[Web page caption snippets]
****

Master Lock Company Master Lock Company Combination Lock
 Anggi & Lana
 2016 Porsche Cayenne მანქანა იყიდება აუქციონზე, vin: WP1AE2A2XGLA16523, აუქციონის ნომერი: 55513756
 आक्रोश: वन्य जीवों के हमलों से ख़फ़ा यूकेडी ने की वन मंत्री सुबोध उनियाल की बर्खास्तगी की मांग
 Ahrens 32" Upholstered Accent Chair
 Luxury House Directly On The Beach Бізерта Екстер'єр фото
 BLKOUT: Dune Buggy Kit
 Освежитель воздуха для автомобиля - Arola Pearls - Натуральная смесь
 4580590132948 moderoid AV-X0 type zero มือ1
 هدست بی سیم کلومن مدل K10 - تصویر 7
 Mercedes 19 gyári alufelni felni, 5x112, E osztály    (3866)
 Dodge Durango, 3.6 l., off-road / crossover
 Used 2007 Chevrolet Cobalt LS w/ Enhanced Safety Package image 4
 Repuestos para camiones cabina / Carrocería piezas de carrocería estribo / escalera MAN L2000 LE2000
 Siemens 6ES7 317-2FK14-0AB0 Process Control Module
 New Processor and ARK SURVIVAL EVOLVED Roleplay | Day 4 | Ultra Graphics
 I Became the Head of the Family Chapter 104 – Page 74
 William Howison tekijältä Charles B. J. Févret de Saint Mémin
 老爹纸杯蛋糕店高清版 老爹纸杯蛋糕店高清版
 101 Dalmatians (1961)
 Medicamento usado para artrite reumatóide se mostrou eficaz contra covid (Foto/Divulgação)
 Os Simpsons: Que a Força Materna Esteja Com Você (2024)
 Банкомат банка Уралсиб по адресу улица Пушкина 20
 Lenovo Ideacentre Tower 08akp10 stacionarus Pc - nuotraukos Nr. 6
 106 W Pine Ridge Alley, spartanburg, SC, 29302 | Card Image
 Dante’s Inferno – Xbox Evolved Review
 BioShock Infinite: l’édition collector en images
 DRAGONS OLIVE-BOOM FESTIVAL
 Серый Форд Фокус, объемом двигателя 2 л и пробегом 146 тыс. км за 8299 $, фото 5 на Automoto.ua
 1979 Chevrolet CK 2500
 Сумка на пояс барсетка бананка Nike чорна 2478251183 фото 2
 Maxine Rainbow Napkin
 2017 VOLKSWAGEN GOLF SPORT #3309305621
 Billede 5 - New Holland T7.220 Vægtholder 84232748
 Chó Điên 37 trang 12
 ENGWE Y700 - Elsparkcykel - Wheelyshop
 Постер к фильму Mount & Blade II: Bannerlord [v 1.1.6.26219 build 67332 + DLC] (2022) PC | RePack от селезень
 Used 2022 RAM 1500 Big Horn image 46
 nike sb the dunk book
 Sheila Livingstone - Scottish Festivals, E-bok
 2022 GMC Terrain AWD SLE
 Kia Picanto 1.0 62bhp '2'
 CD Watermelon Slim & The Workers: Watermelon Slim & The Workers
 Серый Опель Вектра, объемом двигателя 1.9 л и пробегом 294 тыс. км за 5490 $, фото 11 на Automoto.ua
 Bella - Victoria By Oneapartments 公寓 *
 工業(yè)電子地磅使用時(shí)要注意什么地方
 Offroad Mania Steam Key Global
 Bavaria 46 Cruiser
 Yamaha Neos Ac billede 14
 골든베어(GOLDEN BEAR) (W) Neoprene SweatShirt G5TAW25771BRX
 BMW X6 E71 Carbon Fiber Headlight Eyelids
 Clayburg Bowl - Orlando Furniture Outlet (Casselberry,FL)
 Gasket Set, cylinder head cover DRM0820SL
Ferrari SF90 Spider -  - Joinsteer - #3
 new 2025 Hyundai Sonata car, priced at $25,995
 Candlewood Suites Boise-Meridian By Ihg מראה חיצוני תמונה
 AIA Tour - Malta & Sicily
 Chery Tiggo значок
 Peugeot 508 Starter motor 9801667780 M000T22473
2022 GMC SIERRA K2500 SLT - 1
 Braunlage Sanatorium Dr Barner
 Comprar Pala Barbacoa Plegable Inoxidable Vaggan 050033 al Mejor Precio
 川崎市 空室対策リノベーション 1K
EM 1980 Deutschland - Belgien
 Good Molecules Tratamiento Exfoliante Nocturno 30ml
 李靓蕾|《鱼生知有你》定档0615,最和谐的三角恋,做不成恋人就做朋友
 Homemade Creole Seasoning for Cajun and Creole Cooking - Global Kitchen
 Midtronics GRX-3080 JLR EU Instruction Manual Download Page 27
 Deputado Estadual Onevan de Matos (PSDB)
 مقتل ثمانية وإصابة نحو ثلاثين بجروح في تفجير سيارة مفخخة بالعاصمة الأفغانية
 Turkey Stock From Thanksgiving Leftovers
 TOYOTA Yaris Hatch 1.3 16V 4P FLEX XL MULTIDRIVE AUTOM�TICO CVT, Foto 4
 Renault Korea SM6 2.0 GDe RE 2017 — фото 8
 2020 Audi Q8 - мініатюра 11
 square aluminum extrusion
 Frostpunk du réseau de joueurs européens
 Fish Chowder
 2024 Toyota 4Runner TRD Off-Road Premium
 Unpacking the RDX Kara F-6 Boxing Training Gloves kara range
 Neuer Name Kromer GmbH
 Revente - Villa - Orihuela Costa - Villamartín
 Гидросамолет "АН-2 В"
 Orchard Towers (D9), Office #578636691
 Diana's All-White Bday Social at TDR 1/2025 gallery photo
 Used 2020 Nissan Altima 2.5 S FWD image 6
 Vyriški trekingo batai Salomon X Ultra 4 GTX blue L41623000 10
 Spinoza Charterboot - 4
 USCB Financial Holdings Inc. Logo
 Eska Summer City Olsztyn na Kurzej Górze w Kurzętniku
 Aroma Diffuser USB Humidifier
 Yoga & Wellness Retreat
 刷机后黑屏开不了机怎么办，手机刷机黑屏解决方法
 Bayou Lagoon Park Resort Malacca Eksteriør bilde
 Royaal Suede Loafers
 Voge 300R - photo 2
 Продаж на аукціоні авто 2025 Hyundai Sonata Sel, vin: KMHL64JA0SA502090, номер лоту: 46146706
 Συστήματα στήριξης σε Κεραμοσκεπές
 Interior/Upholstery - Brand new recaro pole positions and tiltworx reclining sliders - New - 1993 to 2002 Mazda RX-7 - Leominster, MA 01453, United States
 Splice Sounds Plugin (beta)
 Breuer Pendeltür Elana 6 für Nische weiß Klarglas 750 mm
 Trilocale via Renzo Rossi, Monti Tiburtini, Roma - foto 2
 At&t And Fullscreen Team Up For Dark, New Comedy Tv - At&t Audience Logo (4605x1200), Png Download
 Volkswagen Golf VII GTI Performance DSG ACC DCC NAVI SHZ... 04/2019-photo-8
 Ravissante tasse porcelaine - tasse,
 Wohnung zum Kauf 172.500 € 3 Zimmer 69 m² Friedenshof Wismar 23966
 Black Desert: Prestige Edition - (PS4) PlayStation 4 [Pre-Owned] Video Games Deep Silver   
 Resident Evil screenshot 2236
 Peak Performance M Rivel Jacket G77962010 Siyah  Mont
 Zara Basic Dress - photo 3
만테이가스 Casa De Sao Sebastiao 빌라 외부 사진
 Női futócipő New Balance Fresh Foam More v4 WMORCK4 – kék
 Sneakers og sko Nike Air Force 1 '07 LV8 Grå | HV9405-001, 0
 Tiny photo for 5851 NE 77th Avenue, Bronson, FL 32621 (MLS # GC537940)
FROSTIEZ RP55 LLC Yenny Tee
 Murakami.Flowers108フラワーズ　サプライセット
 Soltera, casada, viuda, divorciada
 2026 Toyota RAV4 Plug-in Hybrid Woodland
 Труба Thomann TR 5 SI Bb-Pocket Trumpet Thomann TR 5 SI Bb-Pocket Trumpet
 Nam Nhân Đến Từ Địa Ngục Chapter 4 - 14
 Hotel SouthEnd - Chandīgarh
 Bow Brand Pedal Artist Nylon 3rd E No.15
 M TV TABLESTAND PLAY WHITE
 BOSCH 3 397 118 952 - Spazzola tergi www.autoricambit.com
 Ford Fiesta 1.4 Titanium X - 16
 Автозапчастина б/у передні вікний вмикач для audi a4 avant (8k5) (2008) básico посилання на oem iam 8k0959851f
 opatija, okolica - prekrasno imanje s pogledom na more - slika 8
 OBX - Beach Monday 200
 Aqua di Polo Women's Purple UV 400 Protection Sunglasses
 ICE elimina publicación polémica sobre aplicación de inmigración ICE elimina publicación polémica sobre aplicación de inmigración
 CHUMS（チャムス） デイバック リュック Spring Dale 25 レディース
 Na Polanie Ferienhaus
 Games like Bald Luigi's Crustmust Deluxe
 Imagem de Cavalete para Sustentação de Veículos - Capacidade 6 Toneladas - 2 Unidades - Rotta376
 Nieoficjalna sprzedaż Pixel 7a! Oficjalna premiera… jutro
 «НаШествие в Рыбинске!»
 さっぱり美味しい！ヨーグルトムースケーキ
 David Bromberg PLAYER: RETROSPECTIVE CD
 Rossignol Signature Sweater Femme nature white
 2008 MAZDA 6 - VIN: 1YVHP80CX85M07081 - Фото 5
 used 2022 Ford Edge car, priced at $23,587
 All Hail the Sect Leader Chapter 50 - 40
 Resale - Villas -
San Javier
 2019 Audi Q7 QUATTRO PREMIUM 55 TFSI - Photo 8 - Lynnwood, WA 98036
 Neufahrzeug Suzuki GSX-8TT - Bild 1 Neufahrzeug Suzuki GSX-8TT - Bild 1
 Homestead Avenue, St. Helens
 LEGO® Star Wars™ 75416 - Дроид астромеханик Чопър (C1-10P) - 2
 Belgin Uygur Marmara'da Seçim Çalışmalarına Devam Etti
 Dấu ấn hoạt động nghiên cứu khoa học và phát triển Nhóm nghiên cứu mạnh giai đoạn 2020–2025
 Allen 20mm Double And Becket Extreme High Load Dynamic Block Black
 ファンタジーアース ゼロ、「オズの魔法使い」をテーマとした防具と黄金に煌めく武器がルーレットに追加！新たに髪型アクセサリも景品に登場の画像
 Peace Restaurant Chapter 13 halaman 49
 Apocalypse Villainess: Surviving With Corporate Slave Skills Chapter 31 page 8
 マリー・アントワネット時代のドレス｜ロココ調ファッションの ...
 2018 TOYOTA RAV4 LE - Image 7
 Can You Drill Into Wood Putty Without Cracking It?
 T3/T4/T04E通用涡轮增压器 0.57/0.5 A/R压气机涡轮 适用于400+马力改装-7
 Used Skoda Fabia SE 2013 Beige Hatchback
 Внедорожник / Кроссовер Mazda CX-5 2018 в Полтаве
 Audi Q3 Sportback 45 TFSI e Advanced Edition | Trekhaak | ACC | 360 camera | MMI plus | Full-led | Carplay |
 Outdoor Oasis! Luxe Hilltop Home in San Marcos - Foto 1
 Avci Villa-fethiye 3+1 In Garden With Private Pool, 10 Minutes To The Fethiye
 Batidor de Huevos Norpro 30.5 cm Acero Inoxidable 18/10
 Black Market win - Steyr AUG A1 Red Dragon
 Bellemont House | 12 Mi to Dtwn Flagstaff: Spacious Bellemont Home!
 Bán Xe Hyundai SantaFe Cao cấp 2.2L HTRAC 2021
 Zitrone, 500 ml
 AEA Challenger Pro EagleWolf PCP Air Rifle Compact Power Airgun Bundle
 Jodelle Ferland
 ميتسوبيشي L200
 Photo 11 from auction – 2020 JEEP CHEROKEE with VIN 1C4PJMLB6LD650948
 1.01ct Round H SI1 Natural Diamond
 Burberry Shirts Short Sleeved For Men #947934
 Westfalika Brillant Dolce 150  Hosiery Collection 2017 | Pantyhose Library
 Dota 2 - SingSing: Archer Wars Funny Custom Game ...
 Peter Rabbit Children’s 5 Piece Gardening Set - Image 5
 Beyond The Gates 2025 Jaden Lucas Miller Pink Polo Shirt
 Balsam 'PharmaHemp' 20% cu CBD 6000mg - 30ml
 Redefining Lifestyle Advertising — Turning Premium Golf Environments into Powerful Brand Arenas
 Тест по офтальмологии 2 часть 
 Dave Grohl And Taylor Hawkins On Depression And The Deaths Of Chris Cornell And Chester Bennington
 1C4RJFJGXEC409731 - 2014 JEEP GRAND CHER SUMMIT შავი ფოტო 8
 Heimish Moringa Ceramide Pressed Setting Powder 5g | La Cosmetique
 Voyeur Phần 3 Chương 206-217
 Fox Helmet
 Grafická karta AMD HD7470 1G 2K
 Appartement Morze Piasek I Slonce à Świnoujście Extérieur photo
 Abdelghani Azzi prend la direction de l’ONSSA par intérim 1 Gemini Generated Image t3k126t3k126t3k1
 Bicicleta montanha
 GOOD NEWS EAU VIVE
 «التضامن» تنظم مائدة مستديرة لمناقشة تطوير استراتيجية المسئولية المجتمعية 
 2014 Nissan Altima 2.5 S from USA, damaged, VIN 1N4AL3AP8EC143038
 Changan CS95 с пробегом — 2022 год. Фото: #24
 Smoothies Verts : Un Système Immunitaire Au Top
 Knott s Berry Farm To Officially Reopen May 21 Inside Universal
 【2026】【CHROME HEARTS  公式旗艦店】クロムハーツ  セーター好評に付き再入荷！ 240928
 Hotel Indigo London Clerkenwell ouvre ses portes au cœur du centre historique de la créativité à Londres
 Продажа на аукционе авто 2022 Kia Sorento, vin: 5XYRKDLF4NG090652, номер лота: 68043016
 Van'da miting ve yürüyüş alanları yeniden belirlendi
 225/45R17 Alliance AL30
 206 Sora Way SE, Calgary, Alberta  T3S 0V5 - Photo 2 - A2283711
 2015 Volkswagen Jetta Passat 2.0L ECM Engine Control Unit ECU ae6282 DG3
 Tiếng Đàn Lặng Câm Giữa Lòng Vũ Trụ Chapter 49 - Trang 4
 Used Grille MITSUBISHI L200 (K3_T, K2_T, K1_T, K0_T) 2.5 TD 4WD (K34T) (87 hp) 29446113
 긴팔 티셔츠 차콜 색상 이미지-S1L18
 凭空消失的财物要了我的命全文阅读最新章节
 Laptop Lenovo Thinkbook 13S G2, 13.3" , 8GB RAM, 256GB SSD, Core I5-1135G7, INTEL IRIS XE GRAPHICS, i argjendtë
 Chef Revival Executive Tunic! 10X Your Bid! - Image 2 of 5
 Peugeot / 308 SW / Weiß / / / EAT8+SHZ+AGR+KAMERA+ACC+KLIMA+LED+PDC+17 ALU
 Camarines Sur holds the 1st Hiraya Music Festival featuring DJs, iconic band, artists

****

[Exercise directions] Once the line with "opatija, okolica - prekrasno" is found in the records above, print exactly that line and every line after it through the line with "Used Skoda Fabia SE 2013 Beige Hatchback".

[Response box]
 opatija, okolica - prekrasno imanje s pogledom na more - slika 8
 OBX - Beach Monday 200
 Aqua di Polo Women's Purple UV 400 Protection Sunglasses
 ICE elimina publicación polémica sobre aplicación de inmigración ICE elimina publicación polémica sobre aplicación de inmigración
 CHUMS（チャムス） デイバック リュック Spring Dale 25 レディース
 Na Polanie Ferienhaus
 Games like Bald Luigi's Crustmust Deluxe
 Imagem de Cavalete para Sustentação de Veículos - Capacidade 6 Toneladas - 2 Unidades - Rotta376
 Nieoficjalna sprzedaż Pixel 7a! Oficjalna premiera… jutro
 «НаШествие в Рыбинске!»
 さっぱり美味しい！ヨーグルトムースケーキ
 David Bromberg PLAYER: RETROSPECTIVE CD
 Rossignol Signature Sweater Femme nature white
 2008 MAZDA 6 - VIN: 1YVHP80CX85M07081 - Фото 5
 used 2022 Ford Edge car, priced at $23,587
 All Hail the Sect Leader Chapter 50 - 40
 Resale - Villas -
San Javier
 2019 Audi Q7 QUATTRO PREMIUM 55 TFSI - Photo 8 - Lynnwood, WA 98036
 Neufahrzeug Suzuki GSX-8TT - Bild 1 Neufahrzeug Suzuki GSX-8TT - Bild 1
 Homestead Avenue, St. Helens
 LEGO® Star Wars™ 75416 - Дроид астромеханик Чопър (C1-10P) - 2
 Belgin Uygur Marmara'da Seçim Çalışmalarına Devam Etti
 Dấu ấn hoạt động nghiên cứu khoa học và phát triển Nhóm nghiên cứu mạnh giai đoạn 2020–2025
 Allen 20mm Double And Becket Extreme High Load Dynamic Block Black
 ファンタジーアース ゼロ、「オズの魔法使い」をテーマとした防具と黄金に煌めく武器がルーレットに追加！新たに髪型アクセサリも景品に登場の画像
 Peace Restaurant Chapter 13 halaman 49
 Apocalypse Villainess: Surviving With Corporate Slave Skills Chapter 31 page 8
 マリー・アントワネット時代のドレス｜ロココ調ファッションの ...
 2018 TOYOTA RAV4 LE - Image 7
 Can You Drill Into Wood Putty Without Cracking It?
 T3/T4/T04E通用涡轮增压器 0.57/0.5 A/R压气机涡轮 适用于400+马力改装-7
 Used Skoda Fabia SE 2013 Beige Hatchback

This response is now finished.